Ouais, pas mal de trucs faits pour rire, même si ça ne faisait pas marrer tout le monde ! Pour les rencontres, on y allait à plusieurs – même le photographe participait parfois. Ça donnait des interviews riches : tu avais le mec qui connaissait bien le sujet, le profane, le sniper. Je regrette qu’on n’ait pas filmé les réunions de rédaction qui se passaient dans un rade reubeu improbable, ça partait tout le temps en chambrette, en embrouilles : la vidéo aurait pu passer à Strip-Tease. Le côté bric-à-brac de Get Busy, c’est ce qui faisait son charme.

Alain Chabat a d’ailleurs dit un jour que Get Busy était le magazine le plus intéressant qu’il avait lu depuis belle lurette.

Tu dis être quelqu’un d’assez asocial, pourtant tu as réussi à démarcher des poids lourds, des Marc Dorcel, des Jacques Vergès, des Thierry Meyssan, des Benoît Poelvoorde, des Thierry Ardisson, etc. Comment tu t’y prenais ?

Grâce au docu sur NTM, Authentiques. C’était un contrat avec le management du groupe et la maison de disque. Un service commandé, on va dire. Donc on avait la force de frappe du label Sony, et comme tous ces gens que tu cites aimaient bien NTM, on les obtenait facilement. Pour Poelvoorde, on avait même les billets pour aller l’interviewer en Belgique. Confortable. Avec Get Busy, en revanche, on n’avait pas ces moyens. Mais les mecs acceptaient : on envoyait un numéro et ils trouvaient ça bien, alors ils nous accordaient du temps. Alain Chabat a d’ailleurs dit un jour que Get Busy était le magazine le plus intéressant qu’il avait lu depuis belle lurette.
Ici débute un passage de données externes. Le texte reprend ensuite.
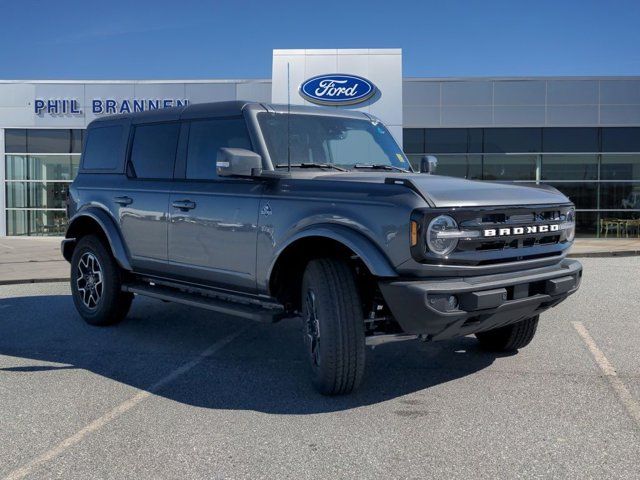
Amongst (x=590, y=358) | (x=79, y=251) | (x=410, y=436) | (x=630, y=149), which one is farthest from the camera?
(x=630, y=149)

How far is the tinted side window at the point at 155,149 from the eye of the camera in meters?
6.05

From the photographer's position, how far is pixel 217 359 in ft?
18.4

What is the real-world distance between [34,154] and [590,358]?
23009 millimetres

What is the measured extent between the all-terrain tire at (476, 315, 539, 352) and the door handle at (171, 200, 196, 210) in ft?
8.60

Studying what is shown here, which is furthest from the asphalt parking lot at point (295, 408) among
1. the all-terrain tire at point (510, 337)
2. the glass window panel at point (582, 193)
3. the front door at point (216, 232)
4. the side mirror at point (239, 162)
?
the glass window panel at point (582, 193)

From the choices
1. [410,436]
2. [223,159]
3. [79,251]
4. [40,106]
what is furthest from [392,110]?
[410,436]

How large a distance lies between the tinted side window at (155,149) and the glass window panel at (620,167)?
68.3 ft

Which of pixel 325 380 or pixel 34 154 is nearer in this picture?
pixel 325 380

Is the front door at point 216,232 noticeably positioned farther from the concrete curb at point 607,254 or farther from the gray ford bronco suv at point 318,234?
the concrete curb at point 607,254

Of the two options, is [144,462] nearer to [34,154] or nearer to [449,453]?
[449,453]

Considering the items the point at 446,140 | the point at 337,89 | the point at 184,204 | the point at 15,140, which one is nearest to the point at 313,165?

Justement, dans ton docu sur NTM réalisé avec Chabat, il y a cette séquence où on voit JoeyStarr s’embrouiller avec des journalistes de France 2. Il lâche alors un commentaire : “Ce qui est intéressant, c’est ce qu’on fait, pas ce qu’on est.” Ça t’inspire quoi ?

C’est parti en vrille sur ce tournage. Les mecs de France 2 s’y étaient pris à trois, quatre fois avec des questions de merde, bourrés, lourds. Des fonctionnaires, quoi. On en était resté là, mais quand on a vu comment ils ont monté la vidéo, c’était juste super malhonnête. Ils l’on ressorti parallèlement à l’histoire de JoeyStarr avec l’hôtesse de l’air agressée, avec un montage bien orienté. Et comme on les avait filmés en train de nous filmer, on voulait montrer la vérité. Au-delà de NTM, ça montre comment n’importe qui peut se faire entuber par les médias. Il y a toujours eu un mépris social, une incompréhension pour cette musique. Aujourd’hui, le rap est partout, tu ne peux pas nier son impact. Est-ce qu’on a gagné ? Oui et non. C’est aujourd’hui la musique la plus populaire chez les jeunes, néanmoins en terme de diffusion télé elle se situe quand même en dessous des autres. À l’époque, Arsenik vendaient 250 000 albums, Patrick Fiori, 80 000 ; pourtant tu ne voyais que des Patrick Fiori à tous les prime time. Une sorte de racisme social.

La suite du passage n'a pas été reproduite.